Your sixth question is, `Would a delegation by the State to give political subdivisions discretionary authorization to forgive taxes and special assessments be constitutional?'
Of course, Article VIII, Section 4, of the Constitution is a general prohibition which forbids the Legislature from releasing any taxes except as permitted by this provision. We think this provision is clear, and the Legislature cannot pass legislation which would allow the forgiveness of taxes in any form, including the mechanism of granting discretionary authority to political subdivisions. In any event, the Legislature could not do indirectly what it cannot do directly.Peterson v. Hancock, supra, at 821. Again, this answer must be understood to be qualified by the last sentence of the constitutional provision which does permit the Legislature to pass laws releasing taxes on property owned by the state or political subdivisions.
Your seventh question is as follows:
If taxes and special assessments are forgiven, would that violate the constitutional prohibition against the impairment of the obligation of contracts, as applied to holders of bonds for which taxes and special assessments have been pledged for repayment thereof?
Such bondholders would have no contractural right to repayment of taxes levied against specific property, only to the repayment of the bonds by revenues in general. There would thus be no such impairment of contract under the proposed legislation.
Your final question is simply whether LB 691 is constitutional.

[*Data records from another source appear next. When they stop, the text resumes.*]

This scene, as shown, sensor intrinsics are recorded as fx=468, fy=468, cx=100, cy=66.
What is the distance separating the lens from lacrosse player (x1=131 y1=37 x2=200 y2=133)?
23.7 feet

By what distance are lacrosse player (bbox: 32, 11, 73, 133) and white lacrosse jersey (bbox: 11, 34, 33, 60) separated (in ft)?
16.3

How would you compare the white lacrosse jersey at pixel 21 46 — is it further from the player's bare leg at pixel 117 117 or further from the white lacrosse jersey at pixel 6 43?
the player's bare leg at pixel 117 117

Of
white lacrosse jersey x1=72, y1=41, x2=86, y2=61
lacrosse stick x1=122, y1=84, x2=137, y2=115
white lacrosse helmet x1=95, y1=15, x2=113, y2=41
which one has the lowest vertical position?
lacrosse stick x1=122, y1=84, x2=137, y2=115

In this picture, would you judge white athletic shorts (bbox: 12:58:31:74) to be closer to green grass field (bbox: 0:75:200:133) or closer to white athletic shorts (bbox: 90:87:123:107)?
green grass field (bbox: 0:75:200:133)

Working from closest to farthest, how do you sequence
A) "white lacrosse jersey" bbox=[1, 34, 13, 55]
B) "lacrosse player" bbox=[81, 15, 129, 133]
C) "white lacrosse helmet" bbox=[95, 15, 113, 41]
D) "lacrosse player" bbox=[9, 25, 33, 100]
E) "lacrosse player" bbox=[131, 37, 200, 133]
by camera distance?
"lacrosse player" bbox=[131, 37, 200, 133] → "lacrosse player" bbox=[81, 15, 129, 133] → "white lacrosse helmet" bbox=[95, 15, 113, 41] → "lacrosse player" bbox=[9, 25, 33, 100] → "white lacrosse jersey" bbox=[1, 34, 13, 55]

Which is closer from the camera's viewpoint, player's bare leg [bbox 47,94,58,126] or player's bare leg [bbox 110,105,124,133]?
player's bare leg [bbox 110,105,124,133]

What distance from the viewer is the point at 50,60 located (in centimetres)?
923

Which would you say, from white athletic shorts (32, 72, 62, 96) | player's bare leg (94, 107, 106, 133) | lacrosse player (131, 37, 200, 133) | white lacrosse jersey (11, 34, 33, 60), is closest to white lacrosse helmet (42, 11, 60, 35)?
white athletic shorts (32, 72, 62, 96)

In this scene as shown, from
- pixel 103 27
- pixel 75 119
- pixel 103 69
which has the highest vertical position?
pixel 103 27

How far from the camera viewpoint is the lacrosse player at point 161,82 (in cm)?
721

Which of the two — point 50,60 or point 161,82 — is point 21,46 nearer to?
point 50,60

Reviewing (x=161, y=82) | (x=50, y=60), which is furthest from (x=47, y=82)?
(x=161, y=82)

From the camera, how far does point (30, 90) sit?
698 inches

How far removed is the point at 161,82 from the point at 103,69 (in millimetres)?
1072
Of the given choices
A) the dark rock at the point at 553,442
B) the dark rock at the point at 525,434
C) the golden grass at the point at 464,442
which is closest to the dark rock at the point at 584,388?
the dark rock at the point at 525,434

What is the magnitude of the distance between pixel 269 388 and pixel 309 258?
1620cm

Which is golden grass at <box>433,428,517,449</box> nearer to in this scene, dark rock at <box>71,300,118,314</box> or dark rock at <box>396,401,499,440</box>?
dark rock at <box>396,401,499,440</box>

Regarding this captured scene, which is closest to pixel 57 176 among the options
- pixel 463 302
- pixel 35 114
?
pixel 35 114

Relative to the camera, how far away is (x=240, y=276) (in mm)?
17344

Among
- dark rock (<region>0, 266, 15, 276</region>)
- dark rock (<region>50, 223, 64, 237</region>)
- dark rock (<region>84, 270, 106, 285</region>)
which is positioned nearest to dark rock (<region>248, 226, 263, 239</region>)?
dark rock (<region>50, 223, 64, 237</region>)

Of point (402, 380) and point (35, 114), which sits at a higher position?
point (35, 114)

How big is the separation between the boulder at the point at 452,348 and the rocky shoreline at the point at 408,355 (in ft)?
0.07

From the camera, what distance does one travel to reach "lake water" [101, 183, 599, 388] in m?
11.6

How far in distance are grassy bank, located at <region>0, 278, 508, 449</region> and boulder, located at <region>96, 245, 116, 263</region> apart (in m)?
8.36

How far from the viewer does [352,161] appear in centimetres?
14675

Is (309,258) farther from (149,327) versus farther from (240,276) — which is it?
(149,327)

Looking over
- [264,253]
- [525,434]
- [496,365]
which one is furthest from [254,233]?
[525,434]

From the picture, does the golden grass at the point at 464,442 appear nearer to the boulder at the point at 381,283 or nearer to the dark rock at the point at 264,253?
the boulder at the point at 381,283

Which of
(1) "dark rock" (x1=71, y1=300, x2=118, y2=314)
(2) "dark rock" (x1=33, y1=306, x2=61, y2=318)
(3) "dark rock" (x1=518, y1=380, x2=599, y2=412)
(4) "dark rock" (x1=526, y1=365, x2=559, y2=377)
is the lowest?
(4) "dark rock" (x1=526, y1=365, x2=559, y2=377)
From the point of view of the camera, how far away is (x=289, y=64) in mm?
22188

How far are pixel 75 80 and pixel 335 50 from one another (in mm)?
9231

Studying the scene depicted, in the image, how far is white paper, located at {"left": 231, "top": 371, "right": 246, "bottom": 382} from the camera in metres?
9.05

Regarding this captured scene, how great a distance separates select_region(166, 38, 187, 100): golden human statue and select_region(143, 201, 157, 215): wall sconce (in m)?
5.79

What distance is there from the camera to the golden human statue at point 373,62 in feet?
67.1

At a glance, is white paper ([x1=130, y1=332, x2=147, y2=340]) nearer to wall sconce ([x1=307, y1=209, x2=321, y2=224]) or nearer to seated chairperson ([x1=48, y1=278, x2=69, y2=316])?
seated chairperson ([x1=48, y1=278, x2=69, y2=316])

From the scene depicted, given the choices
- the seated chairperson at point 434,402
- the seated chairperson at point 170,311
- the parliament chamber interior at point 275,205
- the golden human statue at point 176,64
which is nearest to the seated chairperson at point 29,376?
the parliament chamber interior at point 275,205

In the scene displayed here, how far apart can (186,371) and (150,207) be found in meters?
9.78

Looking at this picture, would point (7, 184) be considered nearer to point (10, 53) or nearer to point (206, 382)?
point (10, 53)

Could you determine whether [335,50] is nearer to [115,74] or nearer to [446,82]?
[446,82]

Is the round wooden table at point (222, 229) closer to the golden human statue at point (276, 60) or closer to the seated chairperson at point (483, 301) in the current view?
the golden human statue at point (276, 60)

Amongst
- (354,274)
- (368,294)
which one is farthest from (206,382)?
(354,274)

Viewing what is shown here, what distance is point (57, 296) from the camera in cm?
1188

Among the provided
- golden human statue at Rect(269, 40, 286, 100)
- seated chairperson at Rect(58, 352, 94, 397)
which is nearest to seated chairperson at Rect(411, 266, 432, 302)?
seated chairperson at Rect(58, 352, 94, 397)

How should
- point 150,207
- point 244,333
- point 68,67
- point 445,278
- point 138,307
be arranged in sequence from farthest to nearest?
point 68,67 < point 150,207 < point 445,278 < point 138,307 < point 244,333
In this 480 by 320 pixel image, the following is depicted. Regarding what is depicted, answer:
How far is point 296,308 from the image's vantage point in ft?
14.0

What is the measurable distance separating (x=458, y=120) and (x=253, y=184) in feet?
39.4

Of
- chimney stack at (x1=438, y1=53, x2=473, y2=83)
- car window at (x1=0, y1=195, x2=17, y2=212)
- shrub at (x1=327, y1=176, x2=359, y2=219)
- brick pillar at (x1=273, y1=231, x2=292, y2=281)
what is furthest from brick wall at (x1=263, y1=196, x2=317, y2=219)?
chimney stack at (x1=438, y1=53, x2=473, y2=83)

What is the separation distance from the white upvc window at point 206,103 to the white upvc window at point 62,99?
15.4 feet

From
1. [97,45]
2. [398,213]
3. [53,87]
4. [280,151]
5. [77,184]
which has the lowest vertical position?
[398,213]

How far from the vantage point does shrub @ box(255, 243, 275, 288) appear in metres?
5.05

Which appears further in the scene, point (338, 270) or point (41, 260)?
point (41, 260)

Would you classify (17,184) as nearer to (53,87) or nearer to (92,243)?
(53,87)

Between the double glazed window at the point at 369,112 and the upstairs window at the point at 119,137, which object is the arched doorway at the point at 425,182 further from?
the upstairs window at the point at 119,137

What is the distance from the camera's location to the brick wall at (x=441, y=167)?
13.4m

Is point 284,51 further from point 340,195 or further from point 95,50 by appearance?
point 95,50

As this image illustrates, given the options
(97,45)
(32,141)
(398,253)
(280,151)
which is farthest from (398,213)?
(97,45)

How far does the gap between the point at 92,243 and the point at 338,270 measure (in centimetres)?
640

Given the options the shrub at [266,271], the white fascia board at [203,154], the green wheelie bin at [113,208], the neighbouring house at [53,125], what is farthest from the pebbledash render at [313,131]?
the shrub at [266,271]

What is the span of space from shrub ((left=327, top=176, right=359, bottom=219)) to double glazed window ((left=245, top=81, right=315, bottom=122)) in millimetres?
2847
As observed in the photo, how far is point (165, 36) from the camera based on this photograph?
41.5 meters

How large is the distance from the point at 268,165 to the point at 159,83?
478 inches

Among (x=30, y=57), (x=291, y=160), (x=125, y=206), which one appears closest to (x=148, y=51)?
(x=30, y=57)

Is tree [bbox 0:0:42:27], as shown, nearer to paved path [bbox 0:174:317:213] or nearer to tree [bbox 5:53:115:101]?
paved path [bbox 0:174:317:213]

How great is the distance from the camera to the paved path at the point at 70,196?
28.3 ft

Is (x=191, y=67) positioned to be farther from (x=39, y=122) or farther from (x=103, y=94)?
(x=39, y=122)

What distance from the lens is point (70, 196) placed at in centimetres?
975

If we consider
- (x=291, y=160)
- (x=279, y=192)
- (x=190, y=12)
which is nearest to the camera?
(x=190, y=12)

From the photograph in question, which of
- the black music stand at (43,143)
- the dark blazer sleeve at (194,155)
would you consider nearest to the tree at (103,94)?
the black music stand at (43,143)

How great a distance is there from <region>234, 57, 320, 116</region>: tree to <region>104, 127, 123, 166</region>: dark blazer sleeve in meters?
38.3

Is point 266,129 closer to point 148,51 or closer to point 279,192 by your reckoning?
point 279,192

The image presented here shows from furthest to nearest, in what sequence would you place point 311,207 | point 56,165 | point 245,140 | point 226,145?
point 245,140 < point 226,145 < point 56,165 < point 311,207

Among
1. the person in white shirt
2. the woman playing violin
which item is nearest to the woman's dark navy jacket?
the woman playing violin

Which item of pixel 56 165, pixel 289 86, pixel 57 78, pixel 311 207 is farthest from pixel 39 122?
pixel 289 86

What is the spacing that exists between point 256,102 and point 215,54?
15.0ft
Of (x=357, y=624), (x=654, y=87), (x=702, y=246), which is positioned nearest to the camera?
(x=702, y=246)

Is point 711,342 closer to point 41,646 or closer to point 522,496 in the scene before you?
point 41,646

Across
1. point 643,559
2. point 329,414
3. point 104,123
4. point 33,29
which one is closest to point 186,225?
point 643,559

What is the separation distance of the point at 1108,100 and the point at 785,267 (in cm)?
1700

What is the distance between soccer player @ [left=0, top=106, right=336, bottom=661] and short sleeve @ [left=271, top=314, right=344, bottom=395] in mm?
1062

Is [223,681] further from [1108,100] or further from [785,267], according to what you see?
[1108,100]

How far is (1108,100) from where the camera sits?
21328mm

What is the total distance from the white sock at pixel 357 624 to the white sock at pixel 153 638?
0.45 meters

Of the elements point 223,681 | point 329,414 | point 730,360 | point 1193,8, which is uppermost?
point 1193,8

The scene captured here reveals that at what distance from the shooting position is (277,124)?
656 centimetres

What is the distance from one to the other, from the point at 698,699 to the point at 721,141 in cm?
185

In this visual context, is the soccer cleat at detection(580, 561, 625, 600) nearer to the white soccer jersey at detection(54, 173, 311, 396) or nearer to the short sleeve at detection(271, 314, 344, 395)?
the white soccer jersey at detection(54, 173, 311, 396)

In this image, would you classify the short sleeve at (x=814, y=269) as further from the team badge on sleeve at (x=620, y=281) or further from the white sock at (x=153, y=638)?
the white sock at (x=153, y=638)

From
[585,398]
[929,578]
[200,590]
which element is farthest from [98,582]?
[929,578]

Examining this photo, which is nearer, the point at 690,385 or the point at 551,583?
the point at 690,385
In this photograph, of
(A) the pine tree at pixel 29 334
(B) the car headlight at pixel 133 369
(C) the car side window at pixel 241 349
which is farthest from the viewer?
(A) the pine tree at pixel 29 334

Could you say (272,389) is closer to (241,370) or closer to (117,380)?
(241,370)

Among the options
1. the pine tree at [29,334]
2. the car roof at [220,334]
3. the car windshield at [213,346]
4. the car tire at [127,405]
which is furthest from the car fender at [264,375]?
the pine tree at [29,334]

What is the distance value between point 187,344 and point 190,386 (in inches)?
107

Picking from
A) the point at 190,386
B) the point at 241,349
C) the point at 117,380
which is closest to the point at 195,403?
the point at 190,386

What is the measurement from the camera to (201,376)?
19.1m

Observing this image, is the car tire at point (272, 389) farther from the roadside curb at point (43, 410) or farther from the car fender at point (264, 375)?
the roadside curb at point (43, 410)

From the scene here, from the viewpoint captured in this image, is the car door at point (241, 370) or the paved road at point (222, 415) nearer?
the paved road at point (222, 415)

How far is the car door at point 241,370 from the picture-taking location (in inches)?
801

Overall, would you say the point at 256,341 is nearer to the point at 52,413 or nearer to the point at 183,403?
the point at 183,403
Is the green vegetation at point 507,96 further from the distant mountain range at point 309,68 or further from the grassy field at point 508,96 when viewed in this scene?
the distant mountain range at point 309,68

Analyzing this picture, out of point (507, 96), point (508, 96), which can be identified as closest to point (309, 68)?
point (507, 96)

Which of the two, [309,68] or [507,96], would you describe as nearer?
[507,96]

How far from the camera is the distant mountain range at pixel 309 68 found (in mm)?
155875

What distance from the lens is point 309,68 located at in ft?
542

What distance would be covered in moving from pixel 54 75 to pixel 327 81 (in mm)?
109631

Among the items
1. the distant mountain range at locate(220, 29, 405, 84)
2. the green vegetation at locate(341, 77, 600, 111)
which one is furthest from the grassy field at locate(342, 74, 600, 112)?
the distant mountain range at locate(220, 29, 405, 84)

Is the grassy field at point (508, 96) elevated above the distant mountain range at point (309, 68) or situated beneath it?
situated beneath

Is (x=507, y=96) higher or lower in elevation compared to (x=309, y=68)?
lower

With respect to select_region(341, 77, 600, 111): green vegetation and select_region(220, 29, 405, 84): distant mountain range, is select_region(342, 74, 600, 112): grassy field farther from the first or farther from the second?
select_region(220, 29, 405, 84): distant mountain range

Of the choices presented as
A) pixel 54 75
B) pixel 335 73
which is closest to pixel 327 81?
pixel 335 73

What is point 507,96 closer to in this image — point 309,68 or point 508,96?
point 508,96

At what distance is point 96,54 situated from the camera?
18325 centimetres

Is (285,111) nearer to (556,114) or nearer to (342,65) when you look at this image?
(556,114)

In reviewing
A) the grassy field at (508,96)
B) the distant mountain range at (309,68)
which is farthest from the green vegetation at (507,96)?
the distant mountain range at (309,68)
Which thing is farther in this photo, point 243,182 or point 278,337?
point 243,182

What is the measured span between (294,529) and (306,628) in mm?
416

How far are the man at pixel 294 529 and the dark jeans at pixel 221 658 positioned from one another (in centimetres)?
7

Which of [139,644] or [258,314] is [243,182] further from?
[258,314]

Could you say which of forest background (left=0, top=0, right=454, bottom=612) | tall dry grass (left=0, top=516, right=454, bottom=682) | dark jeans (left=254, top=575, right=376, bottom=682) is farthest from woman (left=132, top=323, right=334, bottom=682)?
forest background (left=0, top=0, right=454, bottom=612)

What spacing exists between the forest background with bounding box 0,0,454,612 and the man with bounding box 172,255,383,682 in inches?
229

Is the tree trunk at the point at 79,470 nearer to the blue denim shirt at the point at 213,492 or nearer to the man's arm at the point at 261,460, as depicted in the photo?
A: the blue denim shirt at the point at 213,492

Article VIII, Section 4, of the Constitution, as we have indicated, is a general prohibition against the cancellation of property taxes by the Legislature. The exception to this is for property owned or acquired by the state or its political subdivisions. The apparent intent of LB 691 is to fall within this exception. The underlying question which must be addressed is whether or not it achieves this result, or in other words, does the property of insolvent banks to which the Banking Department acquires title as receiver pursuant to statute come within this exception pertaining to property owned or acquired by the state. We think this is a very doubtful result.
As we have previously indicated, whatever title the Banking Department has, it has only in its limited fiduciary capacity as receiver and only for those very limited purposes. This property is not owned by the state in the true sense of that term, since it is held only for the limited period of the receivership and cannot be used by the state for its own purposes. The state simply does not have the full powers incident to outright ownership of such property. Thus, we do not believe it likely that a court would find that the state, through the Banking Department as receiver, is a true owner of such property for the purpose of the exception to Article VIII, Section 4, of the Constitution. A review of the legislative history of this constitutional amendment suggests that the intent of this exception was to apply only to property owned by the state as that term is generally understood. There is absolutely nothing to suggest that it was meant to apply to those circumstances in which the state might acquire some limited and temporary power or title to property. In this regard, the subsequent attempt by LB 691 to cancel the taxes on such property would most likely be held to be unconstitutional and in violation of Article VIII, Section 4, of the Constitution.